▶ **TASK DESCRIPTION**
Retype the entries from the line containing "un soggiorno con" through the line containing "Tourist boy near Arno in Florence", including both of those lines. Give only the text and leave out the pictures.

▶ **DATASET RECORDS**
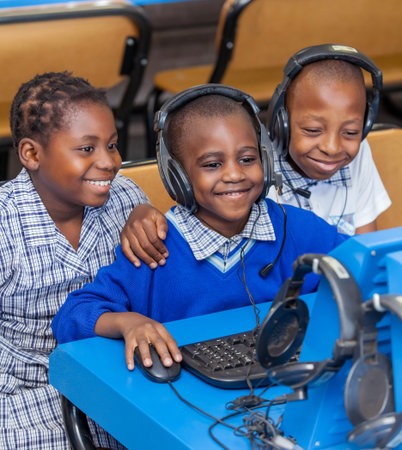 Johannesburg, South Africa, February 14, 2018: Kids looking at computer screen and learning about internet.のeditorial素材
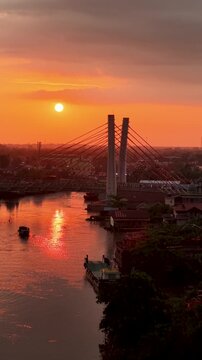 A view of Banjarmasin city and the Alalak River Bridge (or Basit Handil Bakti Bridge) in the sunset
==
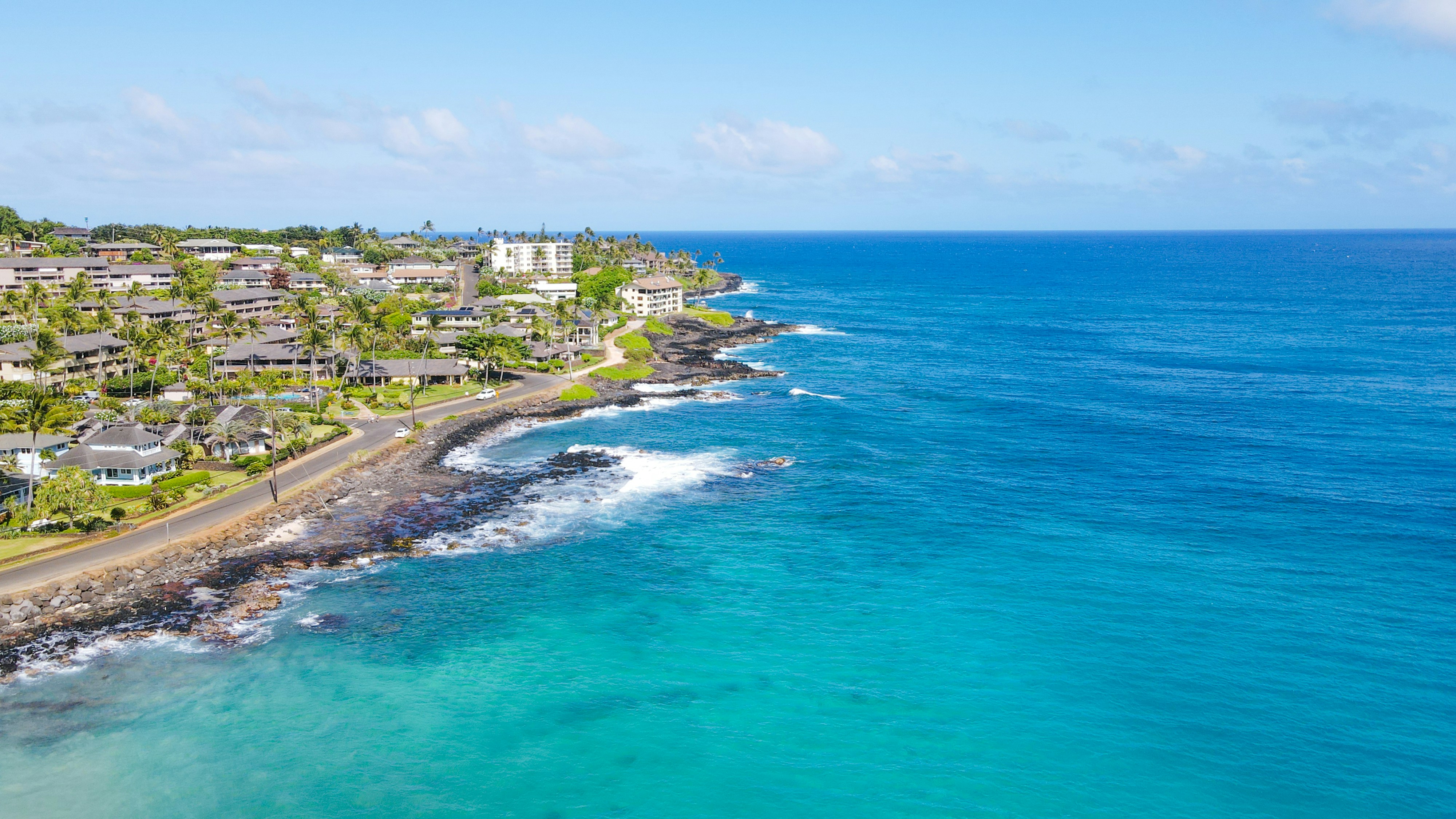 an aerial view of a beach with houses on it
* * *
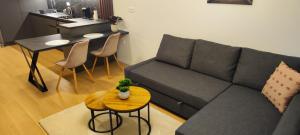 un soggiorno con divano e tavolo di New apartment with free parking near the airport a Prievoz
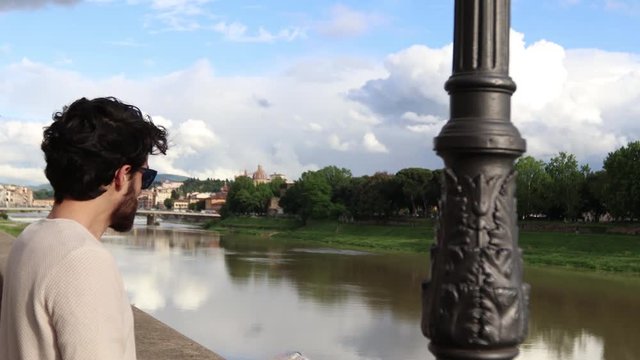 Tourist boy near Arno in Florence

▶ **EXERCISE OUTPUT**
 un soggiorno con divano e tavolo di New apartment with free parking near the airport a Prievoz
 Tourist boy near Arno in Florence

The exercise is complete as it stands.